TASK [deploy-webapp : Include deploy-webapp-WildFly role] **************************
Friday 25 November 2022  06:56:54 +0000 (0:00:01.161)       0:02:31.697 *******
included: /workspace/yak/components/middleware_webserver/roles/deploy-webapp/tasks/deploy-webapp-WildFly.yml for oci_dbi_test/srv-linux-mdw-ols-1/WILDFLY

TASK [deploy-webapp : Call common tasks] **************************
Friday 25 November 2022  06:56:54 +0000 (0:00:00.105)       0:02:31.802 *******
included: /workspace/yak/components/middleware_webserver/roles/deploy-webapp/tasks/deploy-webapp-JBoss-WildFly-common.yml for oci_dbi_test/srv-linux-mdw-ols-1/WILDFLY

TASK [deploy-webapp : Create /app/installers/webapp folders] **************************
Friday 25 November 2022  06:56:54 +0000 (0:00:00.146)       0:02:31.949 *******
changed: [oci_dbi_test/srv-linux-mdw-ols-1/WILDFLY]

TASK [deploy-webapp : Copy File] **********************************
Friday 25 November 2022  06:56:55 +0000 (0:00:00.556)       0:02:32.505 *******
changed: [oci_dbi_test/srv-linux-mdw-ols-1/WILDFLY] => (item=/workspace/.ssh/helloworld.war)

TASK [Deploy WebApp] **********************************************
Friday 25 November 2022  06:56:56 +0000 (0:00:00.970)       0:02:33.476 *******

TASK [jboss-cli : Create Temporary Script] *****************************************
Friday 25 November 2022  06:56:56 +0000 (0:00:00.111)       0:02:33.587 *******
ok: [oci_dbi_test/srv-linux-mdw-ols-1/WILDFLY]

TASK [jboss-cli : Write Operations into Script] ************************************
Friday 25 November 2022  06:56:56 +0000 (0:00:00.503)       0:02:34.091 *******
ok: [oci_dbi_test/srv-linux-mdw-ols-1/WILDFLY] => (item=deploy on deploy)

TASK [jboss-cli : Run Script deploy webapp] ****************************************
Friday 25 November 2022  06:56:57 +0000 (0:00:00.802)       0:02:34.894 *******
changed: [oci_dbi_test/srv-linux-mdw-ols-1/WILDFLY]

TASK [jboss-cli : Debug] ******************************************
Friday 25 November 2022  06:57:00 +0000 (0:00:03.175)       0:02:38.070 *******
skipping: [oci_dbi_test/srv-linux-mdw-ols-1/WILDFLY]

TASK [jboss-cli : Remove Temporary Script] *****************************************
Friday 25 November 2022  06:57:00 +0000 (0:00:00.070)       0:02:38.140 *******
skipping: [oci_dbi_test/srv-linux-mdw-ols-1/WILDFLY]

Next Steps

For this particular operation, we could imagine to implement a “force” option, whenever we want to overwrite the deployed webapp. I could also remove deployed web application when they are not declared in host variables.

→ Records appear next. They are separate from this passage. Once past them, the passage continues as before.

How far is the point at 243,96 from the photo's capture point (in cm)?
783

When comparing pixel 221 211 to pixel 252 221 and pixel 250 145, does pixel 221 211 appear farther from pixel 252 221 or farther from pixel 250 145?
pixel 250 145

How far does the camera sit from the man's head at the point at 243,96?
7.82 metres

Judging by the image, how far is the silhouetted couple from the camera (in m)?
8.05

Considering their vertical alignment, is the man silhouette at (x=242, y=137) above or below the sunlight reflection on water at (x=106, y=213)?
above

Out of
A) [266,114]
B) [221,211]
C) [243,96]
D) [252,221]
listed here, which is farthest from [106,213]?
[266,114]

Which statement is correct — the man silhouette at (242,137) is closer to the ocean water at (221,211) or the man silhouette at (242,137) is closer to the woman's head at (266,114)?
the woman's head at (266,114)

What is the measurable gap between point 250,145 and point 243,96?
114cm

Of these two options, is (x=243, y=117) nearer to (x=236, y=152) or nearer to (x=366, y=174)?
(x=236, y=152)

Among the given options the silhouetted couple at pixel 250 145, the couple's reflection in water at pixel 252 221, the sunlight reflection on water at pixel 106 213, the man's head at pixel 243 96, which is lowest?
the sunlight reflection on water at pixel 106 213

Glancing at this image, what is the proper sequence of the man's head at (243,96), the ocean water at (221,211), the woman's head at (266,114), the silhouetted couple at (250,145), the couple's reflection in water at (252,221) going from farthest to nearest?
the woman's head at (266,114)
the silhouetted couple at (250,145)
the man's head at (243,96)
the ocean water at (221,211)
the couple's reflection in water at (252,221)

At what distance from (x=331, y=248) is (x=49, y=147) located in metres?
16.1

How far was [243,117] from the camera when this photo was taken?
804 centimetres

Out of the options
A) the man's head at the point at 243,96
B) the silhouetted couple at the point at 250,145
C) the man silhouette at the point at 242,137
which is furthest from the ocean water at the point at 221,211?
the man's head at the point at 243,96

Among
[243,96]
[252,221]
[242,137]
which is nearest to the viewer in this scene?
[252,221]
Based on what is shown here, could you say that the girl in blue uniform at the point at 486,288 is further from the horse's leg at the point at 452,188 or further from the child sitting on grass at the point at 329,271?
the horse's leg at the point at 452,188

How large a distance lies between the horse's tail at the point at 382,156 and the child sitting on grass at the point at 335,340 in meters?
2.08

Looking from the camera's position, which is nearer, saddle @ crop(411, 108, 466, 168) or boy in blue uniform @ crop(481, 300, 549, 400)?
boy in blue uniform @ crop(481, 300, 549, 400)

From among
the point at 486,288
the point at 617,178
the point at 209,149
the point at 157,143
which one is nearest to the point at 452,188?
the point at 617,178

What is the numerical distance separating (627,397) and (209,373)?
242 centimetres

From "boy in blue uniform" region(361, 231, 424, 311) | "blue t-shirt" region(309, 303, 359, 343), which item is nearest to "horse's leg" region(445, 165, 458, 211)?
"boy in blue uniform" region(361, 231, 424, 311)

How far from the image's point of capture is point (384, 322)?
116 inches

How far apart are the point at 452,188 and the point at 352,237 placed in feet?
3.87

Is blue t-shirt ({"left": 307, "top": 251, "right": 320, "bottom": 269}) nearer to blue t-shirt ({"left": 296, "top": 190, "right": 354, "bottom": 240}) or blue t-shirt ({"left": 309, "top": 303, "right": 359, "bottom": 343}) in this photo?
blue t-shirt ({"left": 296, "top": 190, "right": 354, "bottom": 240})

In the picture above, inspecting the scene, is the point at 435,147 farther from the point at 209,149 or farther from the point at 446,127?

For now, the role already support enough operation to be able to install and configure a JBoss or WildFly server with dbi services best practices. The component also takes care of configuring datasource with associated driver as well as SSL setup for administration console and web application secured access.

Role also supports JBoss-EAP or WildFly indifferently.